This was part of what I found most poignant, the idea that with home visit programs and other types of coaching, even poor, and very stressed parents can be motivated to change how they treat infants and toddlers.
I find this really profound. When I was in Queens with a home visitor working with a foster parent to rethink how they interacted with their child, what struck me is how eager all parents are for that kind of help. As a parent, I am often Googling questions late at night. And especially for parents who don’t have the same resources, a warm, comforting, supportive home visitor who says here’s what you’re doing right and here’s what you can do better, it’s no surprise that it has a tremendous impact.
If you change relatively simple things about parent behavior, it changes the climate in the home. And it seems like this tremendous opportunity to intervene in this area that I and others are seeing as really important.

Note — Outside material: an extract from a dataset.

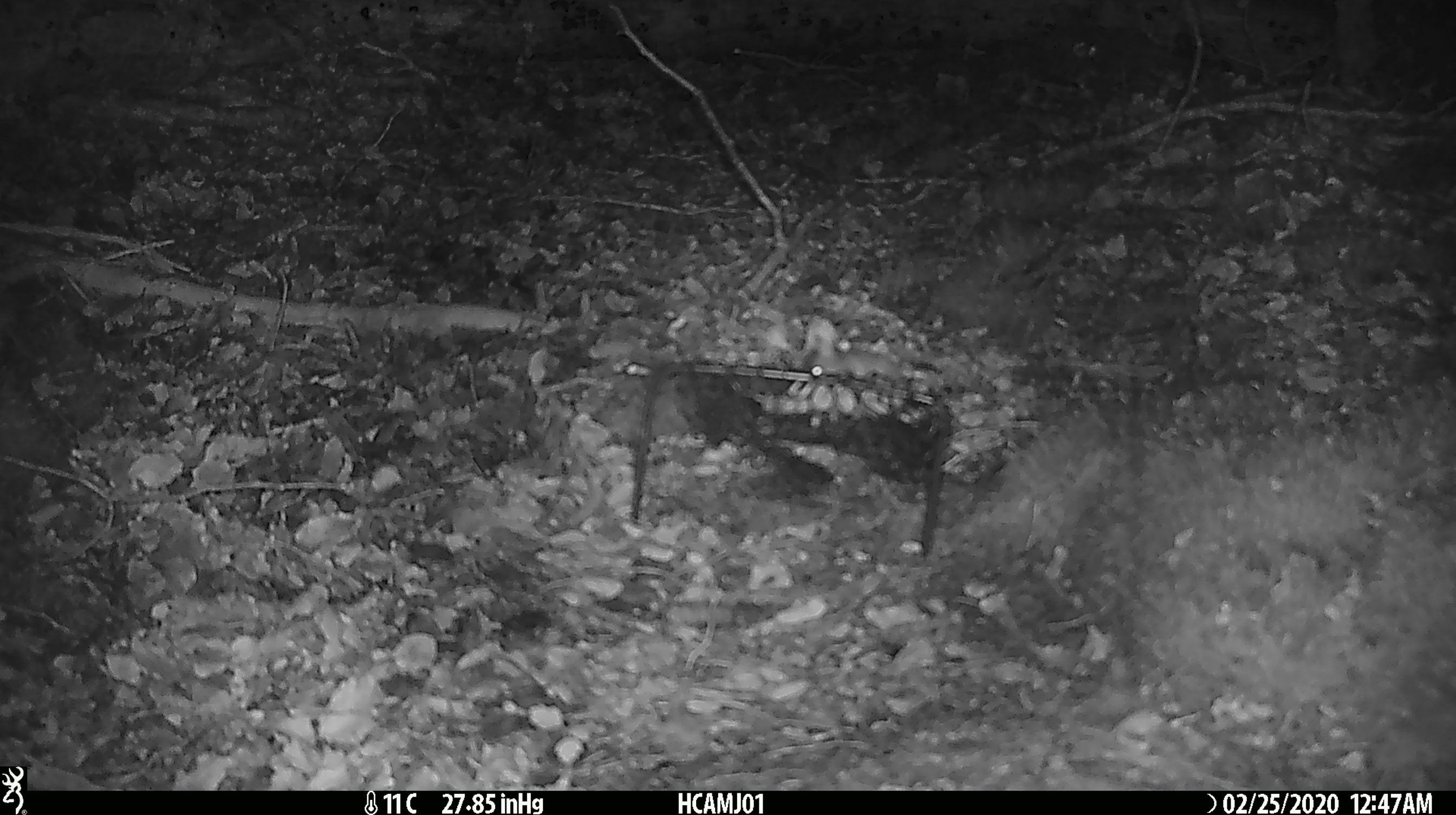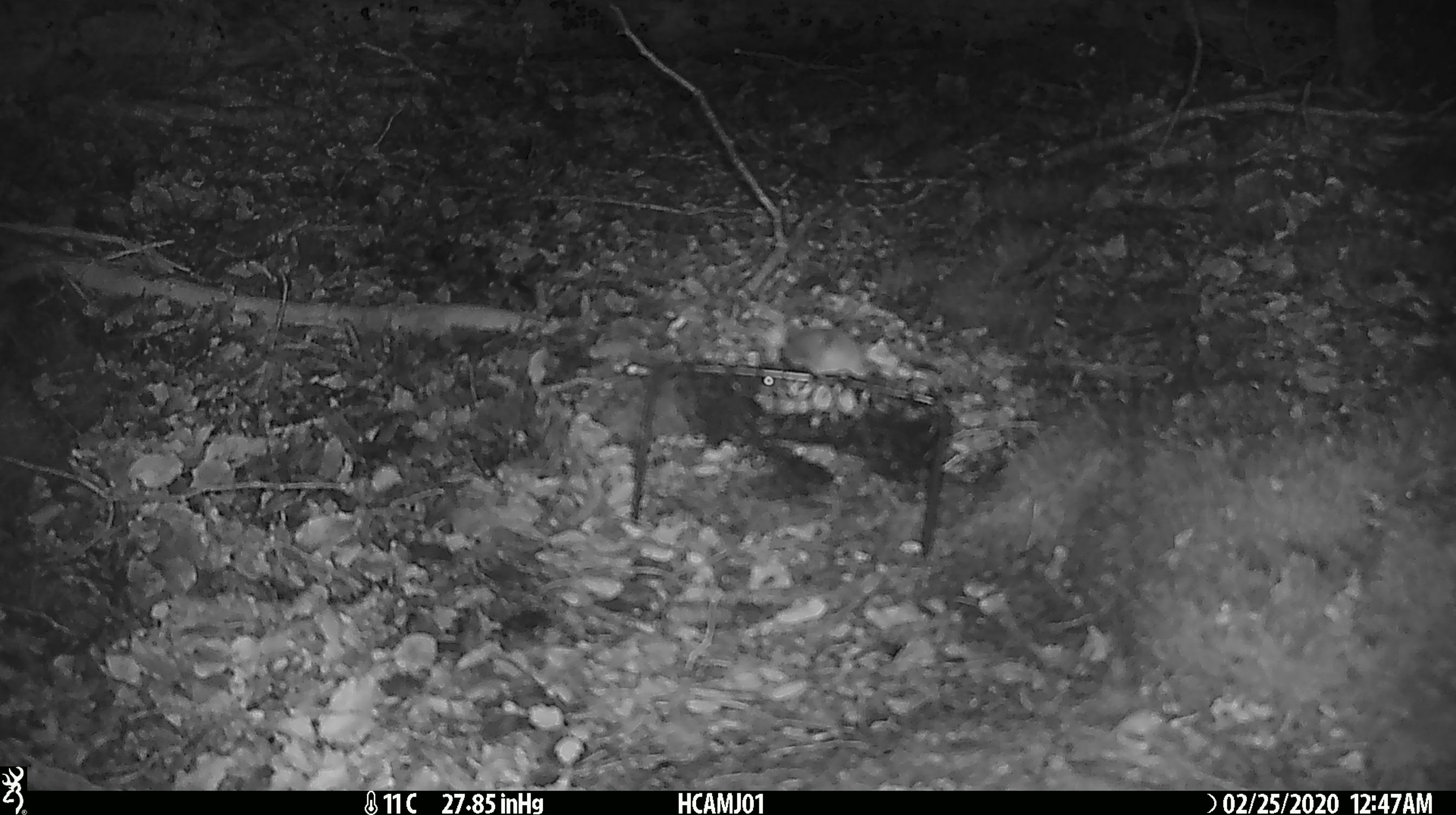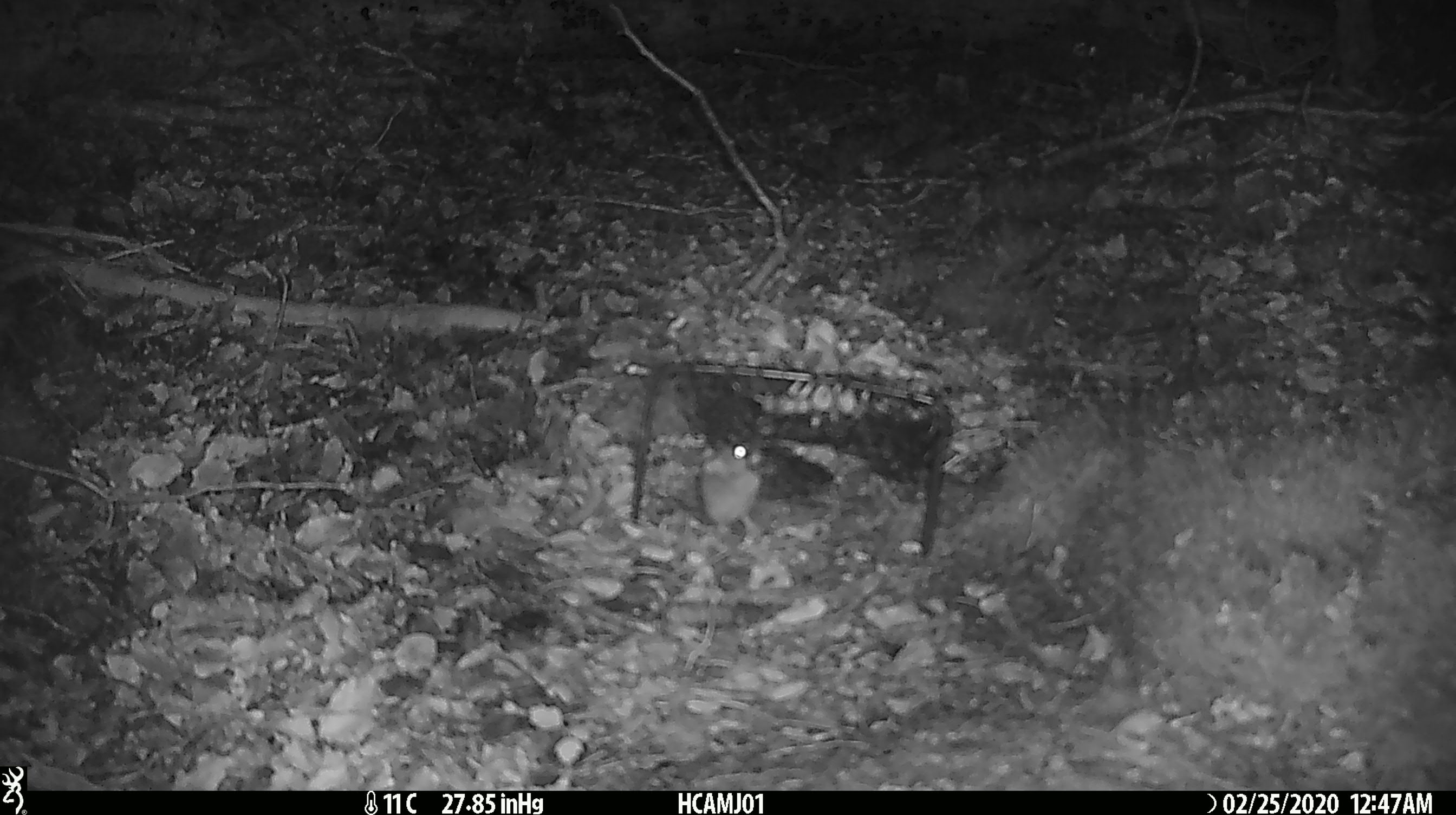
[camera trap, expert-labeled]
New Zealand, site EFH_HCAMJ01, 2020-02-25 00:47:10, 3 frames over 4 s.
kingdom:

You talk about creating supportive environments in school, too, but it’s not just hugs. What struck me is that you also talk about what kind of pedagogy develops students’ social and emotional capacities to the fullest. What develops their autonomy and mastery as well as their sense of belonging? What brings out the strongest motivation and effort in students? It turns out it’s a very challenging, progressive approach.

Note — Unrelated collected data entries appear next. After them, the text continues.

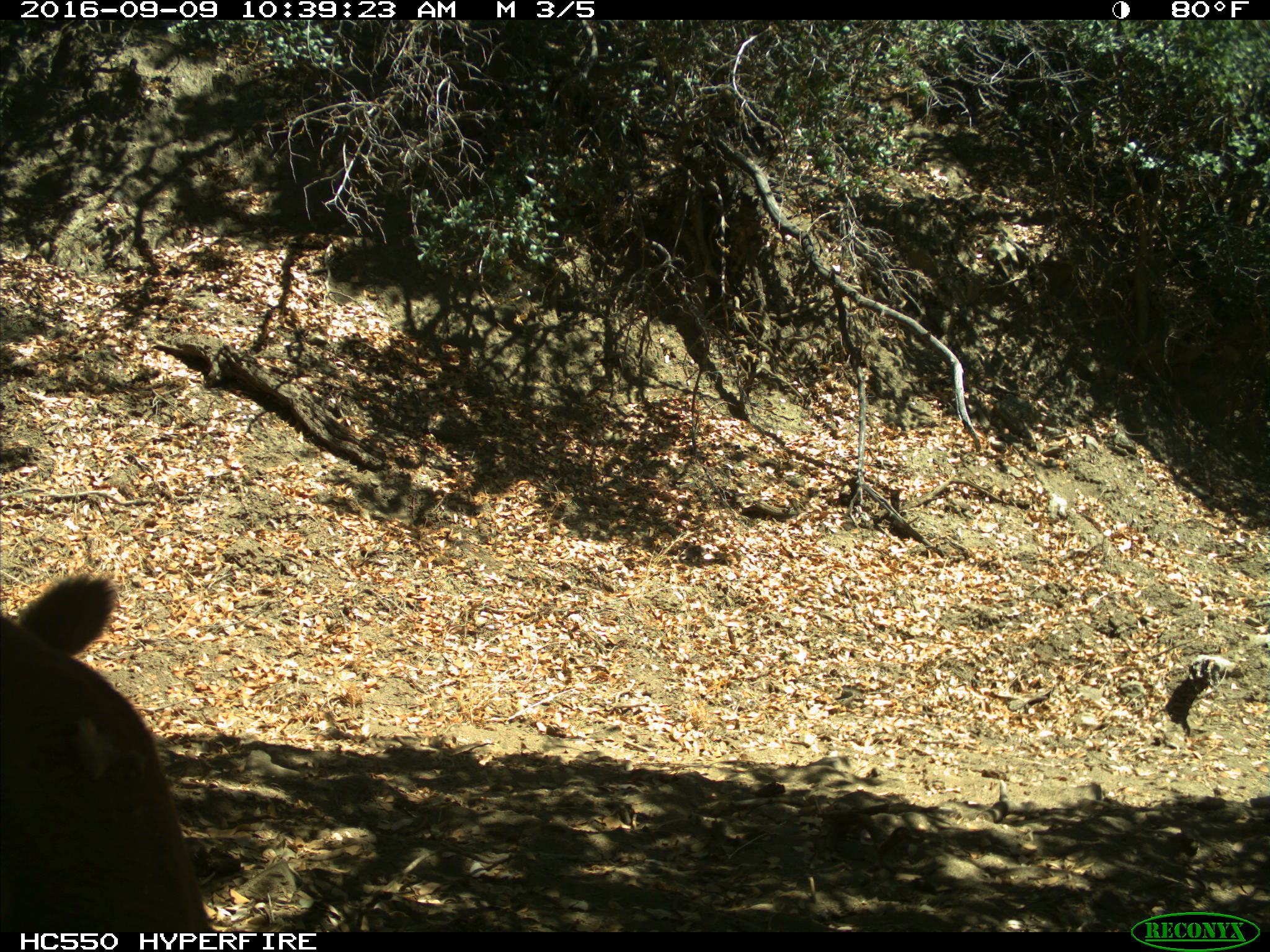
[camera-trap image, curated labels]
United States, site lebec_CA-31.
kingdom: Animalia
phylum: Chordata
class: Mammalia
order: Carnivora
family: Felidae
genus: Puma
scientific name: Puma concolor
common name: mountain lion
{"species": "Puma concolor (mountain lion)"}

Yes. This was something else that was new to me in the reporting I did for this new work. Like a lot of people in this realm, I had been thinking about the idea of kids needing support on that “hug” level. If there’s one adult in the building who cares about that child, you can make a difference.
What my experience with Expeditionary Learning [now called EL] and deeper learning suggests to me is that is not enough. It’s not going to make them do the kind of academic work that they need to be able to do to be well educated.
When they have the academic atmosphere in the classroom that more well-off kids are getting, they get more excited and connected. They have exactly the kind of experience that I want for my kids and that every parent wants for their kids.
This is really interesting to me. The type of learning you’re describing, with open classroom discussion, a lot of choice for students, inquiry-based learning, projects, it seems at odds with the kind of call-and-response, very teacher-directed style that you see at a lot of so-called “no excuses” charter schools that produce high test scores with disadvantaged populations.
Mostly I agree with you, yes. I and a lot of other people are drawn to the idea that there’s no excuses over here and deeper learning over here. But schools like Achievement First’s Elm City Prep are complicating that division.
There’s no reason to think this [kind of learning] should be the province exclusively of well-off kids. The kids growing up in poverty, who are more likely to be struggling with motivation, it can turn them around from unmotivated to really motivated.
Is the danger that we see a return to a 1960s-’70s style of progressivism, which was very student-led but sometimes didn’t have the same sense of rigor?
Well, there’s the easy kind of autonomy and the hard kind. If you’re just throwing up your hands and saying every child is as good a teacher as I am, they can figure it out for themselves, when kids don’t have the knowledge base every child needs, that’s not enough. You need to do more.
But I think the schools like the Expeditionary Learning schools I visited are really rigorous, not just about what happens in the classroom but about the professional development. At its best, this kind of teaching is harder than traditional American pedagogy.
I’ve had differences with the No Excuses charter folks but I do feel like most of them are really great at self-correcting by looking at their own data. The more they are experimenting in this realm the better. My guess is that they’re going to approach it with the right combination of rigor.
It seems to me that a lot of the excitement around noncognitive skills comes from middle class and upper-middle class parents who want to know how their children can be as successful as possible in an ever more competitive world. And Angela Duckworth’s new book Grit, for example, seems in some ways explicitly pitched to parents like those, and to the business world as well. But with your new book you are refocusing the discussion on low-income kids. Can you talk about why? And, are you worried that interest in the topic will fade if noncognitive skills become an issue for “other people’s kids”?
I’m trying to focus this research where it’s most necessary. Well-off kids are less of my passion.
It’s certainly possible that interest will wane. My hope is instead by giving more precise, evidence-based strategies for kids growing up in poverty, it’s going to move this discussion to another, more productive level.